I grew up in Southern Baptist Churches and they strictly prohibited any form of alcohol. As many have already said, Baptists believe Baptism and The Lord's Supper are purely symbolic, so there is no concept of the "Real Presence" in the Eucharist. Either bread or tiny crackers are used instead of unleavened bread.

Sadly, if one wants to join a Southern Baptist Church, having been Baptized in a Church that views Baptism as sacramental or regenerate, were not immersed, or were not Baptized in a Church that embraces the doctrine of the "security of the believer"; they must be Baptized again in the Baptist Church.

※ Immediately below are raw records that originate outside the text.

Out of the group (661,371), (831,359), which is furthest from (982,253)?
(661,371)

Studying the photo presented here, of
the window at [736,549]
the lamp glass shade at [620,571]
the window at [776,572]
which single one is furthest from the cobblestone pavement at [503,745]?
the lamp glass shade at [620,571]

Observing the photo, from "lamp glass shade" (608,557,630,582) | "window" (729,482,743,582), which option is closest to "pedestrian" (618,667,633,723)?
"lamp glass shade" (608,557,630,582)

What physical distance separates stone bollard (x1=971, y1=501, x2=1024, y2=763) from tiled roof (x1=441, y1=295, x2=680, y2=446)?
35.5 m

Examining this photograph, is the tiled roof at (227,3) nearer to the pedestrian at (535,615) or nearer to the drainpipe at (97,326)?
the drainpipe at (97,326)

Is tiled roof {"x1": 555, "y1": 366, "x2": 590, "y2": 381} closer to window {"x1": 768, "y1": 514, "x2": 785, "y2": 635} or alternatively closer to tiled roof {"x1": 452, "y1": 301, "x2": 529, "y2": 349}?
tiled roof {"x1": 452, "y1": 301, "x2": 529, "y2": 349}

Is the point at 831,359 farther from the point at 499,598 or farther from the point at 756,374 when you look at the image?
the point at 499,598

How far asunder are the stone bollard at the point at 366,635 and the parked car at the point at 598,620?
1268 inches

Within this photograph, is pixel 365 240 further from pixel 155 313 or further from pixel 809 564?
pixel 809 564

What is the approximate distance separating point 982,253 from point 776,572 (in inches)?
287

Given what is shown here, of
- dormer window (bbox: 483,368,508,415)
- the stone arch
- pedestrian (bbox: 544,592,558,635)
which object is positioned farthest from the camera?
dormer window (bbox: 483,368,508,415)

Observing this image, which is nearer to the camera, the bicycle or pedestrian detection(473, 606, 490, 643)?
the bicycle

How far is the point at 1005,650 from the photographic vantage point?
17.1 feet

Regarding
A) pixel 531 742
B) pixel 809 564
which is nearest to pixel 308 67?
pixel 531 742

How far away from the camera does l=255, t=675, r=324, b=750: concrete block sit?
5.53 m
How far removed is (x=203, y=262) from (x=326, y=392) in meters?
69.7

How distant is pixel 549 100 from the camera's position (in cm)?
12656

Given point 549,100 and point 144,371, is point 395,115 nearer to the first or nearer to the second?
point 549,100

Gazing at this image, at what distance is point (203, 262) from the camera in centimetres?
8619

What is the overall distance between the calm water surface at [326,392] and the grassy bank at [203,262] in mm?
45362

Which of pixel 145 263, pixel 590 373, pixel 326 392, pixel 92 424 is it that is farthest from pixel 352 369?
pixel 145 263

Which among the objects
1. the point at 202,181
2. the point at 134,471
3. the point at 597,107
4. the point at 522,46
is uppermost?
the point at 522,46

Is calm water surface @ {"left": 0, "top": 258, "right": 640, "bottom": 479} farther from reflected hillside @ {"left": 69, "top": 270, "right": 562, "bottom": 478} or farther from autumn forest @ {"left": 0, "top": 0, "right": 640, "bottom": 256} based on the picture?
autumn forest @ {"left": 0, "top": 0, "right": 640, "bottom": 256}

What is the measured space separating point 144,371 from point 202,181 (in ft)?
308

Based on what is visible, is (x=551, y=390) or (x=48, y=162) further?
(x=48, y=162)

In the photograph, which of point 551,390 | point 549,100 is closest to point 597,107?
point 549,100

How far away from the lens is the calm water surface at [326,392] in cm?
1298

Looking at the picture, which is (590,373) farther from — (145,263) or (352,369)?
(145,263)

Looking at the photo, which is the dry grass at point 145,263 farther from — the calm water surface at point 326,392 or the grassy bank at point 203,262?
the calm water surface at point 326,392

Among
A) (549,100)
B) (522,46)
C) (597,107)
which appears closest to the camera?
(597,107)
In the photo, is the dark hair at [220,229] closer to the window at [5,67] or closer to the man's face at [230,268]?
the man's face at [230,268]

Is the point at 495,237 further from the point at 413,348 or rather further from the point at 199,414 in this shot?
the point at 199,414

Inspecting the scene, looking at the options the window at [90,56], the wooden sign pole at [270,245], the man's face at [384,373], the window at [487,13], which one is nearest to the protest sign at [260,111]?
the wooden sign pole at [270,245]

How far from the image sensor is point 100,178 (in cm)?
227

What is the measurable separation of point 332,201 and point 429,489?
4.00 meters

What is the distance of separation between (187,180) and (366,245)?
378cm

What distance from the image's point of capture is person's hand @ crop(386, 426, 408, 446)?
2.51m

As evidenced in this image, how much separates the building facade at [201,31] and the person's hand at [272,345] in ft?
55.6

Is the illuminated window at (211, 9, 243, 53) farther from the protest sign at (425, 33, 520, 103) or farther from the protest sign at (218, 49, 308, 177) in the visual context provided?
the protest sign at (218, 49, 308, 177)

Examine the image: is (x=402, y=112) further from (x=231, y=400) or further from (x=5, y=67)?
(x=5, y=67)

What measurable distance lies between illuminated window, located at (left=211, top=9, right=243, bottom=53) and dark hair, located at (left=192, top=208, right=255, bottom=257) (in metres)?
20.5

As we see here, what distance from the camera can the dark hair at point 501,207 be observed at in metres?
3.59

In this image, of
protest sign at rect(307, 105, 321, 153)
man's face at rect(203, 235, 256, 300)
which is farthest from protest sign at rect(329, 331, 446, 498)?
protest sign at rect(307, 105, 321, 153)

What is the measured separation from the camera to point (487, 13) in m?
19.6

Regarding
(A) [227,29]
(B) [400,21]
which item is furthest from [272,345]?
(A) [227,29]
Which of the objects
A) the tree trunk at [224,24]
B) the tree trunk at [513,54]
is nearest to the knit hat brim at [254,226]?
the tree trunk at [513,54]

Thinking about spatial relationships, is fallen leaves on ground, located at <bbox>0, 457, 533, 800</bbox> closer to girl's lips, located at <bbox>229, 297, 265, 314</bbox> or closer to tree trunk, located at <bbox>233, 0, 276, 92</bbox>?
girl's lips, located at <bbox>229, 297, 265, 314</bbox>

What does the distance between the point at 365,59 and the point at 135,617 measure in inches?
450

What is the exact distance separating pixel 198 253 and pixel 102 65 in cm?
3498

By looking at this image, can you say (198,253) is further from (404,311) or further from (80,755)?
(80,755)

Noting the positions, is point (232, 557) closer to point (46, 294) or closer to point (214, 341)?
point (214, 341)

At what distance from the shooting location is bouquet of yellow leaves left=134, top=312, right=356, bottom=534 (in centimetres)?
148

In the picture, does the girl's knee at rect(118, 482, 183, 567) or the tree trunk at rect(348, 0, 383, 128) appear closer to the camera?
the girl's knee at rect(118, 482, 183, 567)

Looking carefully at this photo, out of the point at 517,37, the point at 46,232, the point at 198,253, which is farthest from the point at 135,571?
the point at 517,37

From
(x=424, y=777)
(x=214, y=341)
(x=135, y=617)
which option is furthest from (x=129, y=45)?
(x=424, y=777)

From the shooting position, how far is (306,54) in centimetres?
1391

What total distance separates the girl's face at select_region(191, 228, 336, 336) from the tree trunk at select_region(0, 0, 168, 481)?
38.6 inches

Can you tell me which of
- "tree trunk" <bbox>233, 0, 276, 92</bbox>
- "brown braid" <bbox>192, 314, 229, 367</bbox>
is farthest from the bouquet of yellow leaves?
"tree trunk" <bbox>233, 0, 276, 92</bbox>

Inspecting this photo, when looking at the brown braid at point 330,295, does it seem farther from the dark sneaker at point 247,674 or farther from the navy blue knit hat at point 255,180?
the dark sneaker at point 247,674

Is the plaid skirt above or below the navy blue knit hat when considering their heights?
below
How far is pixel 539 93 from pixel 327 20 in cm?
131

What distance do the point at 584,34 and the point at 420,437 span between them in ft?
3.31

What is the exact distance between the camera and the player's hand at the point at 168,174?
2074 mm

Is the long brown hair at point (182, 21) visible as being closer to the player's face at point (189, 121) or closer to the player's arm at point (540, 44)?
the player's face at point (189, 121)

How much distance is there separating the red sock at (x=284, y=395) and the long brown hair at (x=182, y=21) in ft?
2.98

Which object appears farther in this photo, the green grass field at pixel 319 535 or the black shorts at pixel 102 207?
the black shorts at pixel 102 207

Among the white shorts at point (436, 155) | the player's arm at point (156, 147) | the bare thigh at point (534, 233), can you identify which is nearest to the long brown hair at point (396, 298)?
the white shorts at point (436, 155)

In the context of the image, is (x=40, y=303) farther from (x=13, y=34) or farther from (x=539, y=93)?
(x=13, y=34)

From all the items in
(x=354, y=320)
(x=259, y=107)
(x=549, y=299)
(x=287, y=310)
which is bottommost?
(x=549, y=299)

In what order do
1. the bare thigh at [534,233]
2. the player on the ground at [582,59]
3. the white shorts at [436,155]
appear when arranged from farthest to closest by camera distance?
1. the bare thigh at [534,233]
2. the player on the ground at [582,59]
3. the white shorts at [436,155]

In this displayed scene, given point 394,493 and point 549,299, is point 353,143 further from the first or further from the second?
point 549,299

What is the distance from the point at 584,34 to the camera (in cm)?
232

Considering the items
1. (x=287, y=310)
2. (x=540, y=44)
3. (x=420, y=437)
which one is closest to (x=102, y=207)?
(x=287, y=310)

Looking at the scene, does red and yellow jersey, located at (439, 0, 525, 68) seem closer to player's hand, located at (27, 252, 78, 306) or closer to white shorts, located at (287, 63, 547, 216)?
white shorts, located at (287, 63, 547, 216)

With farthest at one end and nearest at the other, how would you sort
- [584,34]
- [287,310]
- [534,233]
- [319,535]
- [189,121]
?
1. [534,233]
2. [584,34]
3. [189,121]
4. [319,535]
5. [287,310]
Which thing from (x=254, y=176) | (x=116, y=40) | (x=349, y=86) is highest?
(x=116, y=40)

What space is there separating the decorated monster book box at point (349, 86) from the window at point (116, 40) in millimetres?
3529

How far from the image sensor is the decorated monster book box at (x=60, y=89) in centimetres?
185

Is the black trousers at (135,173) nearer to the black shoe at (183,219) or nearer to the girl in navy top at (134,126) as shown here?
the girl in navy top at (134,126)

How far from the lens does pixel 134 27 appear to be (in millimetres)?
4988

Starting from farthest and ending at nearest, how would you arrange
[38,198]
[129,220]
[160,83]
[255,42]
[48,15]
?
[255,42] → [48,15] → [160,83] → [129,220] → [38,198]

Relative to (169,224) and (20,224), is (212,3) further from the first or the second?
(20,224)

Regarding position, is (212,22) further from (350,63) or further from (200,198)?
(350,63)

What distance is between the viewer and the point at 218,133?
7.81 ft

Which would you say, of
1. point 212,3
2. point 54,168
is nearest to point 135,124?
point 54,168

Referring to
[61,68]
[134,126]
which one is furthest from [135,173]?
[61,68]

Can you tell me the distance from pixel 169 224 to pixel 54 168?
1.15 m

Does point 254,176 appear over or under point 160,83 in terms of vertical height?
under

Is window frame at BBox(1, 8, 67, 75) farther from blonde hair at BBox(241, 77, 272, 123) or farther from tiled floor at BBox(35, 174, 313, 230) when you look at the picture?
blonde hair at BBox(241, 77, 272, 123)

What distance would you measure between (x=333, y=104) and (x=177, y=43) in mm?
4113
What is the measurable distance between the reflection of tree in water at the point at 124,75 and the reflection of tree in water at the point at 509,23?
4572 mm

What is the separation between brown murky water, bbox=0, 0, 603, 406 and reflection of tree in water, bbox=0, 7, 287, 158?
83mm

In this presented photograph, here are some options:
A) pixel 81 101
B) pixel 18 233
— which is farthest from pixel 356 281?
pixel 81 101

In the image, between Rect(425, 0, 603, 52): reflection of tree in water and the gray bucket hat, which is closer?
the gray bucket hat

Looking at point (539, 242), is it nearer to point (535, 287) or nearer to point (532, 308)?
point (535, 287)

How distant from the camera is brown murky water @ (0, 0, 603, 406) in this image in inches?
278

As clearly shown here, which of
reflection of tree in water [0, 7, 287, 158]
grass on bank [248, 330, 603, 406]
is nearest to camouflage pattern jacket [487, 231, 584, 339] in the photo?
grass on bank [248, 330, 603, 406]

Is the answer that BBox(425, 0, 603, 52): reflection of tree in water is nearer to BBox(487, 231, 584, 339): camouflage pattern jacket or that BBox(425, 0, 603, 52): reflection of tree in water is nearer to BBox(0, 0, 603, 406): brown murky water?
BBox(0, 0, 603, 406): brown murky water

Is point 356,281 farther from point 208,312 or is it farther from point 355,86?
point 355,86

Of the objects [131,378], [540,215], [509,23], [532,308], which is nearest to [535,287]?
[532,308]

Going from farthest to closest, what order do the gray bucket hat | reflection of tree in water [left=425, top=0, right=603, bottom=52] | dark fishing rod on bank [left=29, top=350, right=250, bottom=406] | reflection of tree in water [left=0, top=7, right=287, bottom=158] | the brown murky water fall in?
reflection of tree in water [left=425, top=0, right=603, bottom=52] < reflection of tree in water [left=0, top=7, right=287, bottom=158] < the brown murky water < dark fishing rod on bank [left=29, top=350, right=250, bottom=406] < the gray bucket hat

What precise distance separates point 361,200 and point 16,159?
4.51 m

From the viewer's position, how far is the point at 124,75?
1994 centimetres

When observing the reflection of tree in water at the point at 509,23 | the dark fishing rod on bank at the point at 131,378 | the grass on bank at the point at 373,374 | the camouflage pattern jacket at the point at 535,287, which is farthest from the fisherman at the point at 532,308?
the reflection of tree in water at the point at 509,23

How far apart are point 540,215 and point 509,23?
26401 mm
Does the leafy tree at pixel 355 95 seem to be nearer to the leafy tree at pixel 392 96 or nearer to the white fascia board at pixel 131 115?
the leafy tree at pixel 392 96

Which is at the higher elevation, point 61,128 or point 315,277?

What is so odd to me now, is that Baptists insist that, though Baptism is purely symbolic and is performed only for the regenerate believer in Christ; it must be done by immersion, because that is the Biblical way-the way Christ was Baptized. Yet, they completely disregard the way Christ instituted the Eucharist. It really doesn't make sense.

This is a quote from the Southern Baptist Convention website:

"The Lord's Supper is a symbolic act of obedience whereby members of the church, through partaking of the bread and the fruit of the vine, memorialize the death of the Redeemer and anticipate His second coming.

Matthew 3:13-17; 26:26-30; 28:19-20; Mark 1:9-11; 14:22-26; Luke 3:21-22; 22:19-20; John 3:23; Acts 2:41-42; 8:35-39; 16:30-33; 20:7; Romans 6:3-5; 1 Corinthians 10:16,21; 11:23-29; Colossians 2:12."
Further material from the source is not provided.